Streaming Data to Amazon S3 Using the Amazon MSK Connect S3 Sink Connector

Overview

Real-time data streaming is crucial for building scalable, responsive, and intelligent applications in today’s data-driven world. Apache Kafka, a powerful distributed streaming platform, enables organizations to process massive volumes of data in real time. However, integrating Kafka with systems such as Amazon S3 often requires considerable setup, custom coding, and infrastructure management.

Pioneers in Cloud Consulting & Migration Services

Reduced infrastructural costs
Accelerated application deployment

Get Started

Introduction

Amazon MSK Connect steps in, a fully managed feature of Amazon MSK that simplifies Kafka Connect operations. Amazon MSK Connect S3 Sink Connector enables seamless data streaming from Kafka topics to Amazon S3. It discusses its benefits and walks through a practical step-by-step implementation using the AWS Management Console.

Amazon MSK Connect

Amazon MSK Connect is a managed service that allows developers to run Kafka Connect clusters directly in AWS with minimal operational overhead. Kafka Connect is an open-source framework that simplifies moving large-scale data between Apache Kafka and other systems.
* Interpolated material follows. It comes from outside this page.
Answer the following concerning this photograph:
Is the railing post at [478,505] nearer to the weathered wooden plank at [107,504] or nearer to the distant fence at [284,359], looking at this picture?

With Amazon MSK Connect, you can easily deploy source connectors to bring data into Kafka topics or sink connectors to push data from Kafka topics to external destinations like Amazon S3, Amazon OpenSearch Service, and databases.

Key Features of Amazon MSK Connect:

Managed Infrastructure: Automatically handles provisioning, patching, and scaling of Connect clusters.
Auto-Scaling: Supports horizontal and vertical scaling of connector tasks.
Resiliency: Automatically restarts failed tasks to maintain stream continuity.
VPC Connectivity: Integrates with AWS PrivateLink for secure, private data transfer.
Supports Open Source Plugins: You can use existing Kafka Connect-compatible plugins or build custom ones.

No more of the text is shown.